> _Reading passage_:
····················
Freightliner Corp. displayed a Century Class S/T with a fuel cell auxiliary power unit for idle reduction. The fuel cell, manufactured by Xcellsis, powers all convenience items while the truck is parked, including the cab heater, air conditioner, television, stereo, refrigerator, microwave and coffee pot.
The system includes two Ballard fuel cell stacks as the auxiliary power unit. Hydrogen is pumped into the fuel cell from a tank mounted on the frame under the cab. When air is added, the hydrogen molecules become excited, splitting into a proton and an electron. A proton exchange membrane within the fuel cell allows the protons to pass through but not the electrons, building up a voltage within the cell. The system on the Freightliner demonstration truck delivers 1.4 kilowatts of 120 volts AC or 12 volts DC power through an 1,800-watt inverter.
Volvo Trucks North America displayed its technology truck featuring currently available idle reduction technologies such as charger/inverters for shore power and an electric heat and air conditioning system that does not require the truck’s engine power to operate. According to Volvo engineer Curtis Jacobson, lead electronics engineer for intelligent vehicle development, the company has installed more than 5,000 charger/inverters in the last few years. “There’s definitely a demand out there for ways to reduce idling,” he said. “Our goal is to heat and cool the sleeper cab without idling the engine.”
Frank Bio, Volvo director of marketing, noted Volvo engineers continue to reduce emissions from the company’s diesel engines. Speaking of the company’s recently announced V-Pulse injection technology, Bio said, “We take the heat generated by a diesel engine and use that heat to optimize performance and emissions controls.” An exhaust pressure governor reduces by half the fuel burned at idle, and allows quicker starts. Bio said the governor also helps reduce engine brake noise.
Michelin says the Challenge will move back to Europe next year, with plans to stage the event in North America again in 2003.
····················
> _Dataset rows_:
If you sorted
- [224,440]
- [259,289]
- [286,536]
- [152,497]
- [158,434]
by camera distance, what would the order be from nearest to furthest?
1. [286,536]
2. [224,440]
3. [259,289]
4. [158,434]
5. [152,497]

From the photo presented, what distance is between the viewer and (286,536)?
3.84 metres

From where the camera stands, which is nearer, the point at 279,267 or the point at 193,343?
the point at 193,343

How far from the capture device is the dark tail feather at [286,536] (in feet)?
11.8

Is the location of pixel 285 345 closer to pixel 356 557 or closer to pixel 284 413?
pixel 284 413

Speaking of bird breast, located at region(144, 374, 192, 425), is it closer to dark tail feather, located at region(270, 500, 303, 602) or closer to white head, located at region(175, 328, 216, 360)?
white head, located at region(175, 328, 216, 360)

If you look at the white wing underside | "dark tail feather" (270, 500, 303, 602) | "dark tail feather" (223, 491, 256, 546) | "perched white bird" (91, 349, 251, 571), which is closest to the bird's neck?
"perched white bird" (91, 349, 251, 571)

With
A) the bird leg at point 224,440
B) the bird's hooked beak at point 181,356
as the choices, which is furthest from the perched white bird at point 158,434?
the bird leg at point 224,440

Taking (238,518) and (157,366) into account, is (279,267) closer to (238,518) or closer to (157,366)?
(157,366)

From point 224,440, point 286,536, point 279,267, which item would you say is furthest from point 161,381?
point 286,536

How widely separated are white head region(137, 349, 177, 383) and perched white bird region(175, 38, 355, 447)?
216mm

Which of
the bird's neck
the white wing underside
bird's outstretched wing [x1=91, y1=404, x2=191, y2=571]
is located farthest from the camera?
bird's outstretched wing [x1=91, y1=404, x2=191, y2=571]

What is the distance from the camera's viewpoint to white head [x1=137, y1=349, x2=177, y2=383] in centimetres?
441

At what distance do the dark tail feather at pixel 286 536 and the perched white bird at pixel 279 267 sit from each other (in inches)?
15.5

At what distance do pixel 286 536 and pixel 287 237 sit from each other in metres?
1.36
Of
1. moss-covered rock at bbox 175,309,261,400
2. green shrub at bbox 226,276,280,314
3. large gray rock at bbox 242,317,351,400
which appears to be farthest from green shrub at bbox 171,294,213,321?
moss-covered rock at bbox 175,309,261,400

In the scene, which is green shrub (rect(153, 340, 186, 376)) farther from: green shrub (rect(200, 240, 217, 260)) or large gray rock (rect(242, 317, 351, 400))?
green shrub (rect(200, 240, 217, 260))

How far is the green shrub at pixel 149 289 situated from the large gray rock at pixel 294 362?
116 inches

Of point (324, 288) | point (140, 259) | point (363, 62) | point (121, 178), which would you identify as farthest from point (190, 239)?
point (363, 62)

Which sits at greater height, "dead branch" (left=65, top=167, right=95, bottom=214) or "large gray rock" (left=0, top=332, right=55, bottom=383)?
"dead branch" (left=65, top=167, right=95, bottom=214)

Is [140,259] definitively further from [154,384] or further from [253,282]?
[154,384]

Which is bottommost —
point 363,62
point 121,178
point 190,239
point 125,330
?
····················
> _Short task_:
Write out the part of the idle-reduction truck passage that begins at the words "The system includes" and stops after "an 1,800-watt inverter.". Work only from the passage on idle-reduction trucks, not from the records.

> _Answer below_:
The system includes two Ballard fuel cell stacks as the auxiliary power unit. Hydrogen is pumped into the fuel cell from a tank mounted on the frame under the cab. When air is added, the hydrogen molecules become excited, splitting into a proton and an electron. A proton exchange membrane within the fuel cell allows the protons to pass through but not the electrons, building up a voltage within the cell. The system on the Freightliner demonstration truck delivers 1.4 kilowatts of 120 volts AC or 12 volts DC power through an 1,800-watt inverter.